_INSTRUCTIONS FOR THE TASK_. Arrange the lines below as a JSON list of strings, with one string per line and no strings for blank lines.
====== STORED RECORDS
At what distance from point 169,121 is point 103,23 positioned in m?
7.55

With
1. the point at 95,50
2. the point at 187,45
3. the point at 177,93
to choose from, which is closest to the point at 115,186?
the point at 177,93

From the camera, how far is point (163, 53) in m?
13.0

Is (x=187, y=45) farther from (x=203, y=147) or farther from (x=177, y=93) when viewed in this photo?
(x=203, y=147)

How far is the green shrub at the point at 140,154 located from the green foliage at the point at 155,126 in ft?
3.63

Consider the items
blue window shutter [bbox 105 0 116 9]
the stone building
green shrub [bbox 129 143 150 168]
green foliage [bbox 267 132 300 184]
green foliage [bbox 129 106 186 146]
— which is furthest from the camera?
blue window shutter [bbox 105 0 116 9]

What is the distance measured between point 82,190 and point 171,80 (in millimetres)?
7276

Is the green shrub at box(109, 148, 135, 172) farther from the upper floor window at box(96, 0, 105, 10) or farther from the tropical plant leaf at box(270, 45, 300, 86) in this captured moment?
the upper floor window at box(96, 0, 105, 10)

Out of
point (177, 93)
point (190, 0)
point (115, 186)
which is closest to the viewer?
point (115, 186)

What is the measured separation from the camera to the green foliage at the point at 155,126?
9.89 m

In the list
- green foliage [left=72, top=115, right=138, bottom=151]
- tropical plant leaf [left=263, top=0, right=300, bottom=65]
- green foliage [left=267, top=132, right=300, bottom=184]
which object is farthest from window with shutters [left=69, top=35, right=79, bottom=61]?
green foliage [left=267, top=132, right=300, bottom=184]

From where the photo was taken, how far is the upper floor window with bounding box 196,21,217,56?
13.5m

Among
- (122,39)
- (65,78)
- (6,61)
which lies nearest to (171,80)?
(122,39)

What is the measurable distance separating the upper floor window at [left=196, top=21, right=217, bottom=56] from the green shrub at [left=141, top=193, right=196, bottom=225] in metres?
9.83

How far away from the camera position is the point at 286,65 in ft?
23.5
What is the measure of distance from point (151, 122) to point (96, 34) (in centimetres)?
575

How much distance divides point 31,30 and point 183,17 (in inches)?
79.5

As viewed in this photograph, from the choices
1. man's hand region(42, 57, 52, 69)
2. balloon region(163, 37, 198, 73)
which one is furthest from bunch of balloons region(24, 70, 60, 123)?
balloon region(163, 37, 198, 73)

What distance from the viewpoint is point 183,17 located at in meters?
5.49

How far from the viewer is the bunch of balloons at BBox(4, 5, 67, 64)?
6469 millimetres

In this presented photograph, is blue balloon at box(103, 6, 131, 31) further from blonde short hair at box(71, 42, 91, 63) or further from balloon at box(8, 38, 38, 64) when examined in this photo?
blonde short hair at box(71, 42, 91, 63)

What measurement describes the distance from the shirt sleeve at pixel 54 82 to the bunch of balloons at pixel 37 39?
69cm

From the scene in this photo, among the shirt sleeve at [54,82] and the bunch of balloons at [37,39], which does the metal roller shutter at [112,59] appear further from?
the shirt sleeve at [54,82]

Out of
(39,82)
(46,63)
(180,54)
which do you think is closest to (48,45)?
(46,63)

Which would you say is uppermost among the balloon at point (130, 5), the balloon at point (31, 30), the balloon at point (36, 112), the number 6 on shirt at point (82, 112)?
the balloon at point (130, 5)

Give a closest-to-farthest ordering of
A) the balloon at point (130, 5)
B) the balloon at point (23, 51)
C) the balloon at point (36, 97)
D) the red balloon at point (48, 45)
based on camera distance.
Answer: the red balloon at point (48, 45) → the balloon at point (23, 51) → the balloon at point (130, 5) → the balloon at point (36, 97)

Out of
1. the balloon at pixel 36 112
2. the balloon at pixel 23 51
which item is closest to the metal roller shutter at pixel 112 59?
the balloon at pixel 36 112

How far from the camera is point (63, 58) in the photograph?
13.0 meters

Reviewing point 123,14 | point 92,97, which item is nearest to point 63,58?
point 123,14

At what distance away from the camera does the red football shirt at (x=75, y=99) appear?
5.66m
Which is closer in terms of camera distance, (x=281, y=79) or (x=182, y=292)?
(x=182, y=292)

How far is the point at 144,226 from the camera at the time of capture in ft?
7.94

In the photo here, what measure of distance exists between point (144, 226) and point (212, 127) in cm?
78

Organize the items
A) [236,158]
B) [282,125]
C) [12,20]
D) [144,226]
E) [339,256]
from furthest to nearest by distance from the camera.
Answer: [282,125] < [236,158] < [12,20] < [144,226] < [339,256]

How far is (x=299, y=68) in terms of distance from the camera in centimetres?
============
_RESULT OF THE EXERCISE_.
[
  "At what distance from point 169,121 is point 103,23 positioned in m?",
  "7.55",
  "With",
  "1. the point at 95,50",
  "2. the point at 187,45",
  "3. the point at 177,93",
  "to choose from, which is closest to the point at 115,186?",
  "the point at 177,93",
  "From the camera, how far is point (163, 53) in m?",
  "13.0",
  "Is (x=187, y=45) farther from (x=203, y=147) or farther from (x=177, y=93) when viewed in this photo?",
  "(x=203, y=147)",
  "How far is the green shrub at the point at 140,154 located from the green foliage at the point at 155,126 in ft?",
  "3.63",
  "Consider the items",
  "blue window shutter [bbox 105 0 116 9]",
  "the stone building",
  "green shrub [bbox 129 143 150 168]",
  "green foliage [bbox 267 132 300 184]",
  "green foliage [bbox 129 106 186 146]",
  "— which is furthest from the camera?",
  "blue window shutter [bbox 105 0 116 9]",
  "What is the distance measured between point 82,190 and point 171,80 (in millimetres)?",
  "7276",
  "Is the green shrub at box(109, 148, 135, 172) farther from the upper floor window at box(96, 0, 105, 10) or farther from the tropical plant leaf at box(270, 45, 300, 86) in this captured moment?",
  "the upper floor window at box(96, 0, 105, 10)",
  "Out of",
  "point (177, 93)",
  "point (190, 0)",
  "point (115, 186)",
  "which is closest to the viewer?",
  "point (115, 186)",
  "What is the measured separation from the camera to the green foliage at the point at 155,126?",
  "9.89 m",
  "In the list",
  "- green foliage [left=72, top=115, right=138, bottom=151]",
  "- tropical plant leaf [left=263, top=0, right=300, bottom=65]",
  "- green foliage [left=267, top=132, right=300, bottom=184]",
  "which object is farthest from window with shutters [left=69, top=35, right=79, bottom=61]?",
  "green foliage [left=267, top=132, right=300, bottom=184]",
  "From where the photo was taken, how far is the upper floor window with bounding box 196,21,217,56?",
  "13.5m",
  "Among",
  "- (122,39)",
  "- (65,78)",
  "- (6,61)",
  "which lies nearest to (171,80)?",
  "(122,39)",
  "What is the measurable distance separating the upper floor window at [left=196, top=21, right=217, bottom=56] from the green shrub at [left=141, top=193, right=196, bottom=225] in metres?",
  "9.83",
  "How far away from the camera position is the point at 286,65 in ft?",
  "23.5",
  "What is the measure of distance from point (151, 122) to point (96, 34) (in centimetres)?",
  "575",
  "How much distance divides point 31,30 and point 183,17 (in inches)?",
  "79.5",
  "As viewed in this photograph, from the choices",
  "1. man's hand region(42, 57, 52, 69)",
  "2. balloon region(163, 37, 198, 73)",
  "which one is furthest from bunch of balloons region(24, 70, 60, 123)?",
  "balloon region(163, 37, 198, 73)",
  "What distance from the viewpoint is point 183,17 located at in meters?",
  "5.49",
  "How far from the viewer is the bunch of balloons at BBox(4, 5, 67, 64)?",
  "6469 millimetres",
  "In this presented photograph, is blue balloon at box(103, 6, 131, 31) further from blonde short hair at box(71, 42, 91, 63) or further from balloon at box(8, 38, 38, 64) when examined in this photo?",
  "blonde short hair at box(71, 42, 91, 63)",
  "What measurement describes the distance from the shirt sleeve at pixel 54 82 to the bunch of balloons at pixel 37 39?",
  "69cm",
  "From the scene in this photo, among the shirt sleeve at [54,82] and the bunch of balloons at [37,39], which does the metal roller shutter at [112,59] appear further from?",
  "the shirt sleeve at [54,82]",
  "Out of",
  "(39,82)",
  "(46,63)",
  "(180,54)",
  "which do you think is closest to (48,45)?",
  "(46,63)",
  "Which would you say is uppermost among the balloon at point (130, 5), the balloon at point (31, 30), the balloon at point (36, 112), the number 6 on shirt at point (82, 112)?",
  "the balloon at point (130, 5)",
  "Give a closest-to-farthest ordering of",
  "A) the balloon at point (130, 5)",
  "B) the balloon at point (23, 51)",
  "C) the balloon at point (36, 97)",
  "D) the red balloon at point (48, 45)",
  "based on camera distance.",
  "Answer: the red balloon at point (48, 45) → the balloon at point (23, 51) → the balloon at point (130, 5) → the balloon at point (36, 97)",
  "Out of",
  "1. the balloon at pixel 36 112",
  "2. the balloon at pixel 23 51",
  "which item is closest to the metal roller shutter at pixel 112 59?",
  "the balloon at pixel 36 112",
  "How far from the camera is point (63, 58) in the photograph?",
  "13.0 meters",
  "Reviewing point 123,14 | point 92,97, which item is nearest to point 63,58?",
  "point 123,14",
  "At what distance away from the camera does the red football shirt at (x=75, y=99) appear?",
  "5.66m",
  "Which is closer in terms of camera distance, (x=281, y=79) or (x=182, y=292)?",
  "(x=182, y=292)",
  "How far is the point at 144,226 from the camera at the time of capture in ft?",
  "7.94",
  "In the photo here, what measure of distance exists between point (144, 226) and point (212, 127) in cm?",
  "78",
  "Organize the items",
  "A) [236,158]",
  "B) [282,125]",
  "C) [12,20]",
  "D) [144,226]",
  "E) [339,256]",
  "from furthest to nearest by distance from the camera.",
  "Answer: [282,125] < [236,158] < [12,20] < [144,226] < [339,256]",
  "How far is (x=299, y=68) in terms of distance from the camera in centimetres?"
]